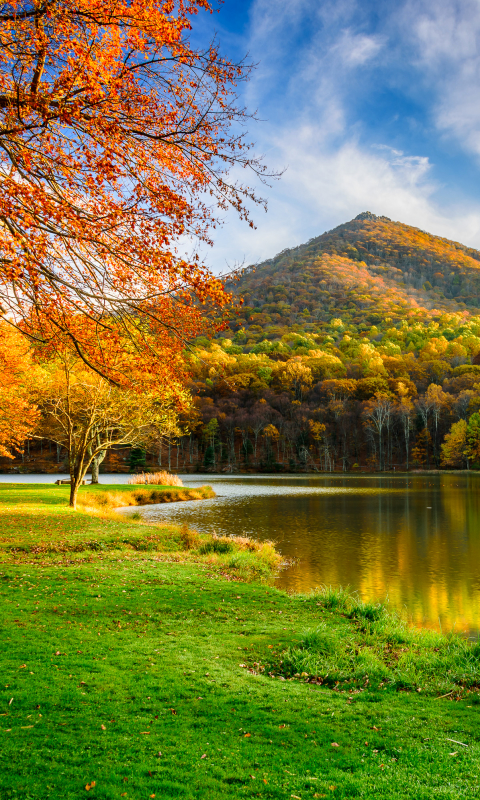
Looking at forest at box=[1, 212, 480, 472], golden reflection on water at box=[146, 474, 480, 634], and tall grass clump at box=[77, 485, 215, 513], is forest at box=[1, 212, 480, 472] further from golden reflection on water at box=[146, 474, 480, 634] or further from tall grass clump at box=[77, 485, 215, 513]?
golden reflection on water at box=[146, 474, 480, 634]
◆ ◆ ◆ ◆
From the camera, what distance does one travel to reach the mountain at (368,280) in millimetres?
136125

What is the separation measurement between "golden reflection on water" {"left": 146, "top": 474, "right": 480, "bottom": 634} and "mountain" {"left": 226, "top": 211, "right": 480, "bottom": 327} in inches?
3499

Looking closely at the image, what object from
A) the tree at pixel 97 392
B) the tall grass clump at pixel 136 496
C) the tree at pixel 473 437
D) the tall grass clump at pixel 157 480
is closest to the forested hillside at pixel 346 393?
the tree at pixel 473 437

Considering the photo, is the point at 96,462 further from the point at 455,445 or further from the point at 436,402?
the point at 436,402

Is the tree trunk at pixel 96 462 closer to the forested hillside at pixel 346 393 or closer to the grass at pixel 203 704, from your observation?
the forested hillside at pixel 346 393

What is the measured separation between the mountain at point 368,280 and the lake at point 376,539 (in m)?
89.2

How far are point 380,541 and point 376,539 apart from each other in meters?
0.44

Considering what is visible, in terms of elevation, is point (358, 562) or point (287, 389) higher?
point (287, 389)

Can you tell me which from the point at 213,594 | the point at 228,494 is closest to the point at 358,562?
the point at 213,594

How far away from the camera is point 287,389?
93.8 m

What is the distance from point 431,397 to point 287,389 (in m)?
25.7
◆ ◆ ◆ ◆
» GOAL OF THE EXERCISE:
Copy out each line of the records that contains the string "tree". Case counts.

» WRITTEN ANSWER:
A) the tree at pixel 97 392
C) the tree at pixel 473 437
the tree at pixel 473 437
Is the tree trunk at pixel 96 462 closer to the forested hillside at pixel 346 393 or closer to the grass at pixel 203 704, from your observation?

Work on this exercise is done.